Many invest when past returns have been high, not realising that at that juncture, it’s the risk that’s high, not return potential. Good investors look for reasons for outperformance or high performance, understand the investment framework, question whether the cycle will turn and then take an investment decision.

Respect Variables

Investors like high conviction-advice from ‘experts’ that the Nifty will cross 15,000; or that ten-year bond yields will drop to 5 percent. Some will not only forward these messages to friends but also invest money, based on such overconfidence. Instead, track how past predictions, made with ‘confidence’, have under-performed.

Investing and economics are not like math or physics, which are fields of exact science, that run on a defined formula. In investing, there are many moving parts and non-stationary data. Research results in part-information, which is sometimes imperfect.

Markets are like a wheel with many spokes. We don’t know which single spoke is keeping the wheel intact. 

Coupled with these challenges, there are many uncertainties that are impossible to factor in any model. What Donald Trump will tweet next on the trade war is difficult to predict.

Opinion
To Be A Good Investor, Respect Market Cycles

A Small Overconfidence Test

How many movies has Amitabh Bachchan acted in? How many runs has Sachin Tendulkar scored in one-day internationals and test matches combined?

You need to be correct in your answer and you have the choice of giving one number, or a range. Most of us still try to give precise answers, like 400 movies or 20,000 runs, and fall way off the mark. Very few will give a safe range – like 100 to 1,000 movies for Big B; and 1,000 to 60,000 runs for Sachin. Well, Bachchan has acted in 239 movies and Tendulkar has scored 34,347 test and ODI runs.

Would you have given a wide range to ensure you are broadly right or tried for a finite number and been precisely wrong? 

How To Resist The Temptation Of Being Overconfident With Money

First, let’s acknowledge that being a good engineer or a doctor or lawyer or data scientist or teacher doesn’t guarantee us a ticket to be amongst the best investors. Start with this acknowledgment and search for a good expert to help you with investment decisions.

I keep repeating this input of seeking advice, as investing is a serious business and good advice can go a long way in curbing our behavioural errors and coaching us to become better investors, over time.

Second, while forming confident views of the future, also evaluate what can go wrong if the view doesn’t play out. What can the downside be?

Doubt extreme views and exaggerated returns.

For example, when the return-on-equity of Indian companies varies from 10 percent to 20 percent across cycles, and you are promised 20-25 percent returns on the basis of just the last three years, be skeptical. When interest rates average 8 percent in India, and you expect to earn 10 percent in bond funds just because last year was 12, raise doubts.

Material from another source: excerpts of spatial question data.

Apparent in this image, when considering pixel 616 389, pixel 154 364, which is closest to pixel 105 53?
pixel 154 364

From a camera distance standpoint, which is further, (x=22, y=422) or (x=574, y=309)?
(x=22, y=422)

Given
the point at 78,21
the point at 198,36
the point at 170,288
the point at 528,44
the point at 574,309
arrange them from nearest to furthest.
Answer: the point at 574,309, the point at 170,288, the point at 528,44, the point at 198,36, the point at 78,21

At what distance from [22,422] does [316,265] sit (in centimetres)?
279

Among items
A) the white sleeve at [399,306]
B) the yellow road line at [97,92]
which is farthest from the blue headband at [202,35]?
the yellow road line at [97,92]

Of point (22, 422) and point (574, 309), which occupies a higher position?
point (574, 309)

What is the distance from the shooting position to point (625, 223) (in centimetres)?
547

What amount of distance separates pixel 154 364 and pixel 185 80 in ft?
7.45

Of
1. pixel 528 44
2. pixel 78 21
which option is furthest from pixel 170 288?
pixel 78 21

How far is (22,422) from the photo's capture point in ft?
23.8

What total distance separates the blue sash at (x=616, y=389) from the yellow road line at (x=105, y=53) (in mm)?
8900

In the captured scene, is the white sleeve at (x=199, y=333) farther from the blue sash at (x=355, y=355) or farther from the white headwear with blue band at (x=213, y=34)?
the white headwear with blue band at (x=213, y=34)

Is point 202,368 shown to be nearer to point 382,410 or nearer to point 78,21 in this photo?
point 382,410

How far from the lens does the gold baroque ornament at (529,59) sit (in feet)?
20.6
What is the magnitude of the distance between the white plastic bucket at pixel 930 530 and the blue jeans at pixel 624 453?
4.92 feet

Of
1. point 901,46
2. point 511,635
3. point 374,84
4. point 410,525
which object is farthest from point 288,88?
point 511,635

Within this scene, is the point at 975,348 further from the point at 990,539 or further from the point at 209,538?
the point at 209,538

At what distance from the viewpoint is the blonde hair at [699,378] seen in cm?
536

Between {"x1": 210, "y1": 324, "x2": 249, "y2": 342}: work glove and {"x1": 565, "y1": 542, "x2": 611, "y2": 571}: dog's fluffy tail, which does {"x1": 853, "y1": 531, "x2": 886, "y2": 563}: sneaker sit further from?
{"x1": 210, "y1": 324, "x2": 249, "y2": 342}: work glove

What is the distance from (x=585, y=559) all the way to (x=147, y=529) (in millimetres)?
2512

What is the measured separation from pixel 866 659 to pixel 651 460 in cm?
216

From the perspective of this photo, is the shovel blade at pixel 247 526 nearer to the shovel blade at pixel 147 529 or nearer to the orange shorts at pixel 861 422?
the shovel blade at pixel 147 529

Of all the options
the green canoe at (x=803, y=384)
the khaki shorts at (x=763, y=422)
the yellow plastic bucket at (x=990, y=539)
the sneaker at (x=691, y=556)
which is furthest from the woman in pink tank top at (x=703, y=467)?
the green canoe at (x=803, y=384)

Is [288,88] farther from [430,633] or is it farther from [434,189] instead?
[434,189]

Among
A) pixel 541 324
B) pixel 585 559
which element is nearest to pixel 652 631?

Wise, good advisors and money managers will never be overconfident. They are more often in doubt, constantly thinking about what can go wrong as much as what will work out fine. They will always have answers in a range with probabilities of various good and bad returns. They will prepare you for some pain, rather than pull you to invest on the basis of guaranteed results.

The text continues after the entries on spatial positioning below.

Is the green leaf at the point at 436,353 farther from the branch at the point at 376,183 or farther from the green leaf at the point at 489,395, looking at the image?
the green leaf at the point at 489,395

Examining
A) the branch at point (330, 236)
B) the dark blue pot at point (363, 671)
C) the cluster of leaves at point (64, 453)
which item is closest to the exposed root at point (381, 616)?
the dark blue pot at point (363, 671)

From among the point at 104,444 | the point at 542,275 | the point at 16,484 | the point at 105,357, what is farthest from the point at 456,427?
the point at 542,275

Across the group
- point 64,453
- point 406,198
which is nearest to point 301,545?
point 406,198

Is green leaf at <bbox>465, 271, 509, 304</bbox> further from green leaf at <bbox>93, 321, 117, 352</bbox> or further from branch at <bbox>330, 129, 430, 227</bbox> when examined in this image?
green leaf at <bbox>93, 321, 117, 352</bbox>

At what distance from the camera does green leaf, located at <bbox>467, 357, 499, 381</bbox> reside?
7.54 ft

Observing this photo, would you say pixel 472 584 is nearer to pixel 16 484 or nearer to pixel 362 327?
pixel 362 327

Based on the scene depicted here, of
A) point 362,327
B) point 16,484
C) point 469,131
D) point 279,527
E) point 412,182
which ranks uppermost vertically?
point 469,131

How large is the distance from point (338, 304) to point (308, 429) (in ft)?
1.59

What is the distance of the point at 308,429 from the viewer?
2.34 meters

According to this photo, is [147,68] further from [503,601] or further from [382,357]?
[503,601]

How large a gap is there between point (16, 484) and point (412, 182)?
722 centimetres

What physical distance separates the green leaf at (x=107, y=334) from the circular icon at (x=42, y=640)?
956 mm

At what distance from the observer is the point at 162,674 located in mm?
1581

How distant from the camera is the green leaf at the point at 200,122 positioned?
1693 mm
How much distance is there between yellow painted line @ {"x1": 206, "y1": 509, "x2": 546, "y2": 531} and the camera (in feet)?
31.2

If you have formed a view of investing based on a hypothesis, do also speak to a few others who have an opposite view. This will help you get a balanced perspective for decision-making and avoid losses due to a one-sided, overconfident view.

Last, learn from history. Read more about what failed in investing and why. Be objective, rational, evidence-based. Become an above-average investor by being less overconfident.

Kalpen Parekh is President at DSP Investment Managers.

The views expressed here are those of the author, and do not necessarily represent the views of BloombergQuint or its Editorial team.